Last modified: 2014-08-13 19:53:45 UTC
Split from bug 54022: apart from the 30 languages currently supported, rather than use the default analyzer bare we should probably use stopwords calculated in an automatic way, while we wait for a custom ones to be made. It seems cutoff_frequency setting and common_terms query may be used for this purpose. I'd say that this is currently low priority but should probably be done before expanding elasticsearch beyond the ~30 supported languages.
I'm not sure this should be a hard requirement before expanding beyond the ~30 languages with built in stop words.

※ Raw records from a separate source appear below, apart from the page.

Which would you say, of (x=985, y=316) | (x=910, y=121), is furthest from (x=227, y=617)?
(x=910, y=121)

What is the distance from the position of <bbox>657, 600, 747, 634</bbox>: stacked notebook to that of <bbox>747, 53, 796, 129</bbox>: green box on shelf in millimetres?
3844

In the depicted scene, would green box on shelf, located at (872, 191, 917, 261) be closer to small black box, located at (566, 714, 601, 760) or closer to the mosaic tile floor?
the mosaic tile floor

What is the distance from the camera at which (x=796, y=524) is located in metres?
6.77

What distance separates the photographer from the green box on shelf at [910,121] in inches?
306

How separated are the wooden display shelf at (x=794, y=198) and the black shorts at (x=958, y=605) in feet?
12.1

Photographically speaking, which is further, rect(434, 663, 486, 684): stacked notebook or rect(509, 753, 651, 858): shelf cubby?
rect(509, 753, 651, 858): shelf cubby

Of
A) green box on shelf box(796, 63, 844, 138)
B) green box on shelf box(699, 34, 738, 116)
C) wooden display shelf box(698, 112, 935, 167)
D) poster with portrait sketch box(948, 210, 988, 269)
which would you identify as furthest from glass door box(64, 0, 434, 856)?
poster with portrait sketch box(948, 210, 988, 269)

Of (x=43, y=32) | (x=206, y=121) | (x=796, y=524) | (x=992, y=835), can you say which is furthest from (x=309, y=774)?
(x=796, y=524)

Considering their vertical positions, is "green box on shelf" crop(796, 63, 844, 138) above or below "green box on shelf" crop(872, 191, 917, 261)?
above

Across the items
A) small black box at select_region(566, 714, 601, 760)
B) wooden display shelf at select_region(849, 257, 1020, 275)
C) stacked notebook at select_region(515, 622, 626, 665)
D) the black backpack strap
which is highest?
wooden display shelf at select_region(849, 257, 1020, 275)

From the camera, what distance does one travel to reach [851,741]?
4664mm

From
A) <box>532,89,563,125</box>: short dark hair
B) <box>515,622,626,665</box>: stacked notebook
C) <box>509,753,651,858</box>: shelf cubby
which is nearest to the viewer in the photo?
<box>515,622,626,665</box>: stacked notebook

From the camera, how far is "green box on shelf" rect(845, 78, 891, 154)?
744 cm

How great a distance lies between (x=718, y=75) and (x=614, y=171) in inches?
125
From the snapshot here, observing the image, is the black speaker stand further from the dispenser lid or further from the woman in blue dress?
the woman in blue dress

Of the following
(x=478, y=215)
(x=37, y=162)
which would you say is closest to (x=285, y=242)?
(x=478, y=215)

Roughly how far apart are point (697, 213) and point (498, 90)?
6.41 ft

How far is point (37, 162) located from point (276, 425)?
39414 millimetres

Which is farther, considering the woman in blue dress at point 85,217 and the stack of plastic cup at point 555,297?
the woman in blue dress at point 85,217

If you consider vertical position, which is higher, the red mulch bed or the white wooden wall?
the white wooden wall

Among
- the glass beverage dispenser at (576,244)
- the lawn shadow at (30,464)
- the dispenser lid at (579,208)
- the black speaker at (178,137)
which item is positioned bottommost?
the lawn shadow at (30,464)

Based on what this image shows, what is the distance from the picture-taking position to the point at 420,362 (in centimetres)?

I certainly agree we should do it though.
Hmm, I wonder: http://www.elasticsearch.org/blog/stop-stopping-stop-words-a-look-at-common-terms-query/
I believe that is what nemo was referring to. The problem (right now) is that was use query string queries rather than term queries. For what we do, it makes a lot of sense. Anyway, query string queries don't play nice right yet with common terms queries. They could possibly be made to but I'm not sure about that yet. It'd probably make more sense to make this change in elasticsearch and for us to just flip the switch to turn it on.
I don't know anything about implementation details but yes, that would seem the most elegant way to handle it from the small hints I gathered around. However, it may also be viable to automatically generate "standard" stopwords lists for each language, from what I understand.
https://github.com/elasticsearch/elasticsearch/pull/5005